In their general form, autoencoders are also agnostic to the geometry of the system. However, autoencoders are often implemented as convolutional neural networks which are partially equivariant to translations. This contributes to their better performance and has been exploited in the previous work of Page et al. However, in many PDEs have known symmetries that can be exploited to reduce the dimensionality of the system. These symmetries can be induced by the geometry of the system, or vise versa. For example, a system which lives on a cylinder will have a discrete translation symmetry in the azimuthal direction. Alternatively, a system with a discrete translation symmetry can be thought of as living on a cylinder.

While there has been some work in the literature on incorporating symmetries into the autoencoder, such as the work of -- et al. (--), these methods often assume that the symmetries are global invariants. That is to say, if the entire system is translated, the latent space remains fixed. This is useful for enforcing that global translations are irrelevant and reducing the need for data augmentation. However, many systems are composed of bases which can be transformed independently. For example, a system composed of two basis waves which advect at different speeds.

In this work, I propose a new method for geometry-aware Galerkin Methods. First, I formalize steerable Galerkin Methods using the steerability condition of Wessels et al. (--). This allows us to construct a more appropriate basis for advecting systems. To this end, I construct a neural field using the Neural Implicit Flow framework of -- et al. (--), while exchanging the linear POD basis for a group-steerable basis.

Cake Wavelets

One of the original geometric deep learning~\cite{bronstein2021geometric} architectures achieved equivariance by extending the classical 2D translation convolutions to group convolutions \cite{bekkers2018roto, cohen2016group}. Because images can be treated as scalar (or RGB) fields over 2D, convolving over 2D translations results in another 2D scalar field as an output, thus the layers of a convolutional neural network are endofunctions, and more specifically endomorphisms as they are linear operators. However, for the more general group convolutional, the output is a field over the group -- e.g. for the roto-translation group SE(2), the result will be a field with three parameters $(x,y,\theta)$ -- regardless of the input dimensions. As a result, the first group convolution layer changes the domain while the subsequent layers are endomorphisms up until the final layer, which projects from the group to the output domain.

This discrepancy between the layers' dimensions has led to distinguishing between lifting, convolutional, and projection layers within the architecture. In the case of regular group convolutional networks, the lifting layer follows directly from the structure of group convolution operation. However, for architectures such as PDE-GCNNs~\cite{smets2023pde}, the layers are defined strictly as endomorphic due to the nature of the PDEs being solved. This means that the lifting must be done by a separate operation. This is the same problem in Geometric Clifford Algebra networks~\cite{ruhe2023geometric, ruhe2024clifford} in which the image must first be embedded into the Clifford algebra.
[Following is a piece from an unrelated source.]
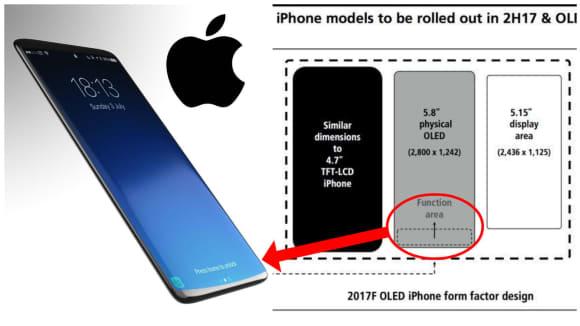 Tlačítko HOME vystřídá v novém iPhonu funkční oblast na spodní straně displeje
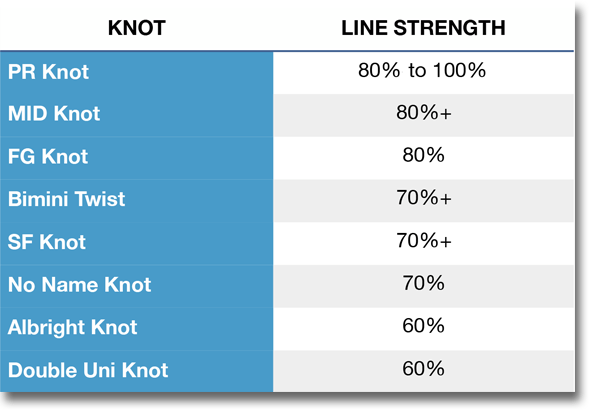 Lines and Knots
This can be resolved by determining a lifting and projection layer. While this can be, and often is, learned, it is beneficial to have a principled way to lift into the group by using a fixed lifting kernel. This can also be done in regular GCNNs allowing added mathematical interpretability. Since we can limit tunable parameters of the neural network to the convolutional layers, one can interpret the network as just the portion of the model that is an endomorphism over the group.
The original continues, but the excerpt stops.